Spiders spin intricate webs that serve as sophisticated prey-trapping architectures that simultaneously exhibit high strength, elasticity and graceful failure. To determine how web mechanics are controlled by their topological design and material distribution, here we create spider-web mimics composed of elastomeric filaments. Specifically, computational modelling and microscale 3D printing are combined to investigate the mechanical response of elastomeric webs under multiple loading conditions. We find the existence of an asymptotic prey size that leads to a saturated web strength. We identify pathways to design elastomeric material structures with maximum strength, low density and adaptability. We show that the loading type dictates the optimal material distribution, that is, a homogeneous distribution is better for localized loading, while stronger radial threads with weaker spiral threads is better for distributed loading. Our observations reveal that the material distribution within spider webs is dictated by the loading condition, shedding light on their observed architectural variations.

Introduction

Spider webs are sophisticated architectures that exhibit exceptional mechanical properties, which are simultaneously optimized for multiple functions such as catching prey, sensing vibration and protecting offspring^{1,2,3,4,5,6,7}. Of specific interest, orb webs are constructed by orb-weaving spiders by depositing protein-based silk materials through their spinnerets⁶. They are mainly composed of structural radial threads and sticky spiral threads^1,4,8,9 (Fig. 1a,b). Because the energetic cost to spiders to produce silk is high, their webs are typically composed of extremely thin threads of a few micrometers in diameter, which are strong enough to sustain their functions for significant periods of time^10,11. Interestingly, the overall size of different orb webs varies from centimetres to meters, while the ratio of spiral to radial thread diameter varies from ∼0.1 to 1 (refs 3, 5). Concomitantly, the extensibility and elastic modulus of the spiral and radial threads can differ by 1 and 3 orders of magnitude, respectively³. To understand how particular web architectures arise, we must consider the competition between minimizing energy costs to the spider and maximizing mechanical function and longevity². The entire web must be studied as an integrated system, including the complex interplay between its topology, geometric parameters (for example, web size, ratio of thread diameters, thread lengths and so on) and the mechanical properties of the individual threads comprising the web.

Figure 1: From natural to synthetic spider webs.

(a) Photograph of a spider web, spider and small prey. The prey (indicated by an arrow) is trapped by spiral threads at the periphery of the spider web and the spider is at the centre of the web. (b) The spider moves from the web centre to approach the prey. Despite the flaw, the web is still able to support the weight of the spider. Scale bars in a,b: 10 mm. (c) Schematic figure of the computational model of an orb web under relaxation. The web is composed of radial threads and spiral threads. (d) The radial and spiral threads of a web are printed by a 3D printer on top of the aluminium frame and the substrate. (e) The frame and the web are taken off from the substrate after curing. (f) The frame is fixed and the thread in the web is stretched by a tensile testing machine. Scale bars in d–f: 25 mm.

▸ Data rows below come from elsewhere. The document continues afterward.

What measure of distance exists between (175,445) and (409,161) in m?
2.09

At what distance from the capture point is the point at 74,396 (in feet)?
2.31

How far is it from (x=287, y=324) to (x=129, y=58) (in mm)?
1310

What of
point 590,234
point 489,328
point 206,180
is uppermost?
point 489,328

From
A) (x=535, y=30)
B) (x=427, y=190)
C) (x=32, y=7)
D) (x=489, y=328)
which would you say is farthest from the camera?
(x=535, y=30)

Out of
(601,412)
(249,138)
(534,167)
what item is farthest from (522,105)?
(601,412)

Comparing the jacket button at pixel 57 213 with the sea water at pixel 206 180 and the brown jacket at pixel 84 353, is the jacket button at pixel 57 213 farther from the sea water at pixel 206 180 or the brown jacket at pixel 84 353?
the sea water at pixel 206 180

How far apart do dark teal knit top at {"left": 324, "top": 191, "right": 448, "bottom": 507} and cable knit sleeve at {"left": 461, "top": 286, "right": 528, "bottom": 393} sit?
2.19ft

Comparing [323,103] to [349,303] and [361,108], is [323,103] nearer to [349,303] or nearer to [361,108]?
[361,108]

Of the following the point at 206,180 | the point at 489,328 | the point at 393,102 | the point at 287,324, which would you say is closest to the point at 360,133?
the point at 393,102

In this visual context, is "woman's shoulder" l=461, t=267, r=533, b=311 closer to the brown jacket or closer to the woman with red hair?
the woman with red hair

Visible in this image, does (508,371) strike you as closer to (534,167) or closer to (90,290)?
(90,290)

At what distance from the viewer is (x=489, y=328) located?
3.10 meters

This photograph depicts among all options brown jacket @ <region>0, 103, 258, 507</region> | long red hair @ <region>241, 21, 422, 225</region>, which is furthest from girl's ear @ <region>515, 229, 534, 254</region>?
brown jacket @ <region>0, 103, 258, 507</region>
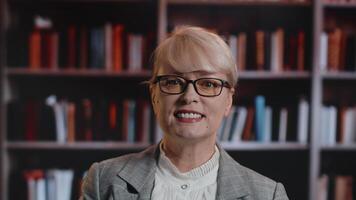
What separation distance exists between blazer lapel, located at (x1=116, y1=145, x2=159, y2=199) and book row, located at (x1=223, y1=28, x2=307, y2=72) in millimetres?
1823

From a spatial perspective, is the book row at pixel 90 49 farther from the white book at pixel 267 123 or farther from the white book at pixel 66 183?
the white book at pixel 267 123

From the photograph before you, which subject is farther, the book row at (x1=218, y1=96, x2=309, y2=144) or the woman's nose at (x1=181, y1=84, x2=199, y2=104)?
the book row at (x1=218, y1=96, x2=309, y2=144)

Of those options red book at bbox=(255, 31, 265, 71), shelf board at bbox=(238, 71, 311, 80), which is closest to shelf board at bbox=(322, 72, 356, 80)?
shelf board at bbox=(238, 71, 311, 80)

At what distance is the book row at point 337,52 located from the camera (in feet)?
10.1

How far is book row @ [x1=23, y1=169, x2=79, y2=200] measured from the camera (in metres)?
3.10

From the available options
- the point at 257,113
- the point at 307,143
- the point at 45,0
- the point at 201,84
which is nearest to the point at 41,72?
the point at 45,0

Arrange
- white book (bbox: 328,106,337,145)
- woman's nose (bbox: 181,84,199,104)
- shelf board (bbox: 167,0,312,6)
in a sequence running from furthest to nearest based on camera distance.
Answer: white book (bbox: 328,106,337,145)
shelf board (bbox: 167,0,312,6)
woman's nose (bbox: 181,84,199,104)

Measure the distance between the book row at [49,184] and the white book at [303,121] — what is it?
1.33 metres

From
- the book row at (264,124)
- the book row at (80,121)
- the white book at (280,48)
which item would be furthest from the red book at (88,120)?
the white book at (280,48)

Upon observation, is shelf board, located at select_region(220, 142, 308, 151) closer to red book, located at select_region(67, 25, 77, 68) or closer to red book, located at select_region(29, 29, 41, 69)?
red book, located at select_region(67, 25, 77, 68)

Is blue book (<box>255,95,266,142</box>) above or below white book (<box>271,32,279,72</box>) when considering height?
below

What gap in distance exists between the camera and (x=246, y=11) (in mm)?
3334

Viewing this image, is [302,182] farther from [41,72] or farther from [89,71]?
[41,72]

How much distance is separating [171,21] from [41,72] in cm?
85
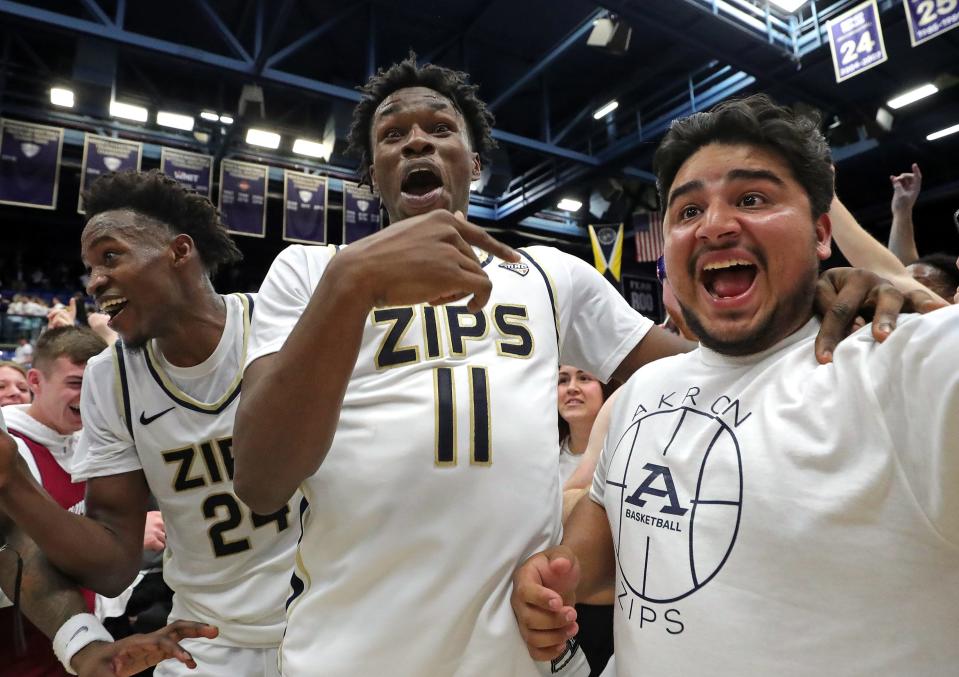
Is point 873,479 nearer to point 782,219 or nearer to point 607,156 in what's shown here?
point 782,219

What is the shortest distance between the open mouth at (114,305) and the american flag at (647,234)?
10.8 m

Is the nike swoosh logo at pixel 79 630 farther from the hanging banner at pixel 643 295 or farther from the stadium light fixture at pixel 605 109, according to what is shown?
the hanging banner at pixel 643 295

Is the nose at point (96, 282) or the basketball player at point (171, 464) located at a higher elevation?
the nose at point (96, 282)

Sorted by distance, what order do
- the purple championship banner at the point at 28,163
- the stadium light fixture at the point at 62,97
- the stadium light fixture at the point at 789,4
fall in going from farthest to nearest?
the stadium light fixture at the point at 62,97 → the purple championship banner at the point at 28,163 → the stadium light fixture at the point at 789,4

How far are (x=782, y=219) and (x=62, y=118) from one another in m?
11.6

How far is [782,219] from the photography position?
1215 millimetres

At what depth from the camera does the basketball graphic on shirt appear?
42.7 inches

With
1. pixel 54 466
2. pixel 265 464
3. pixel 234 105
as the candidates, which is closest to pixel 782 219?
pixel 265 464

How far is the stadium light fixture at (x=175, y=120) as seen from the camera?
31.5ft

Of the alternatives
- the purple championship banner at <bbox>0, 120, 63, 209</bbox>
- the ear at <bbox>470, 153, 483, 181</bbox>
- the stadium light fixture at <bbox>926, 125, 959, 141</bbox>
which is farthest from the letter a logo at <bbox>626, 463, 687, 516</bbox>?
the stadium light fixture at <bbox>926, 125, 959, 141</bbox>

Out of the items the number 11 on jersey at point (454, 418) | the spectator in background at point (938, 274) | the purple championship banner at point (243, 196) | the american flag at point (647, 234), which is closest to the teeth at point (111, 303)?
the number 11 on jersey at point (454, 418)

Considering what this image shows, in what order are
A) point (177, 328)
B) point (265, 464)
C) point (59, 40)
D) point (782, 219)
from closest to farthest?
point (265, 464), point (782, 219), point (177, 328), point (59, 40)

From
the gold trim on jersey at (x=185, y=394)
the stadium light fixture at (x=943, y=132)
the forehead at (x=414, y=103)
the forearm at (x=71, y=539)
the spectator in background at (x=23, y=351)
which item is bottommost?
the forearm at (x=71, y=539)

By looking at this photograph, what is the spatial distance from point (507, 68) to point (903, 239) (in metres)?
8.19
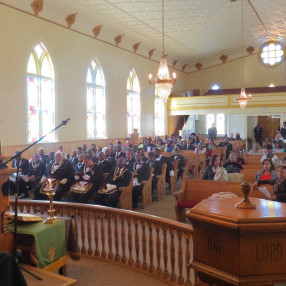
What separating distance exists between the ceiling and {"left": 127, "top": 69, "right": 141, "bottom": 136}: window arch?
143 cm

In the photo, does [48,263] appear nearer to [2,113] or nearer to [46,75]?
[2,113]

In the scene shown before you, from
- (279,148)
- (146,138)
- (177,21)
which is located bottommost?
(279,148)

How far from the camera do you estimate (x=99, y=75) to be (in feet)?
52.5

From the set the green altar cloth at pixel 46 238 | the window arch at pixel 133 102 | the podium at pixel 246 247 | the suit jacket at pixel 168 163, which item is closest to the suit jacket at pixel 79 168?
the suit jacket at pixel 168 163

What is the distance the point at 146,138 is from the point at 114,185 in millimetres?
7812

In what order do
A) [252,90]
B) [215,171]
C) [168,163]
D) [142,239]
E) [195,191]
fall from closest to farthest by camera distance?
[142,239] < [195,191] < [215,171] < [168,163] < [252,90]

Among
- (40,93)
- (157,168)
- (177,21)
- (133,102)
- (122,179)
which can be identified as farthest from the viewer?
(133,102)

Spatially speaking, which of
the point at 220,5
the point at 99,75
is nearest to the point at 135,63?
the point at 99,75

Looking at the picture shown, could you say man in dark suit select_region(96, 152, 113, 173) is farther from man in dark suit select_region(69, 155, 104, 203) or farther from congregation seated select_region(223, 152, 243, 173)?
congregation seated select_region(223, 152, 243, 173)

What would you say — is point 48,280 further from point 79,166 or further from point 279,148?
point 279,148

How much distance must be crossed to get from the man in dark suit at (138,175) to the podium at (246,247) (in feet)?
21.4

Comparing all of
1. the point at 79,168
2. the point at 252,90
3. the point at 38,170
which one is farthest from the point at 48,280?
the point at 252,90

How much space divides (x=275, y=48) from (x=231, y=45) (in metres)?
2.86

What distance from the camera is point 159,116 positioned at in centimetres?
2191
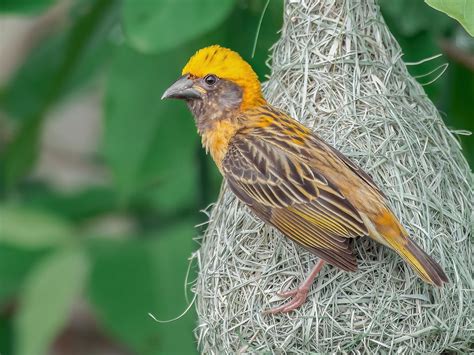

Most assessments of the mechanics of spider webs are limited to the material property of individual silk fibres^10,12. Indeed, finding suitable natural samples for experimental testing of entire webs in a repeatable way is effectively impossible. Emerging microscale three-dimensional (3D) printing techniques enable a pathway to directly fabricate and test synthetic web structures by design (Fig. 1c) to gain insight into the function of natural webs in a systematic and repeatable manner^{13,14,15,16,17} (Fig. 1d–f). 3D printing offers unique advantages over traditional fabrication routes (for example, casting or weaving) in that the geometry can be easily altered without requiring fabrication of new moulds. For example, reactive, resin-based materials can be patterned into complex web structures that would be cumbersome, if not impossible, with existing textile methods. Moreover, the computer-aided design files used to define the 3D-printed structures can directly replicate results of computational modelling and optimization to enable a tightly coupled approach for studying web mechanics. While most synthetic polymers do not have strength equivalent to natural silk, they can be used to fabricate useful web mimics that deform in a qualitatively similar way as natural webs under various loading conditions, and are therefore useful for validating the computational model and demonstrating the existence of optimal design.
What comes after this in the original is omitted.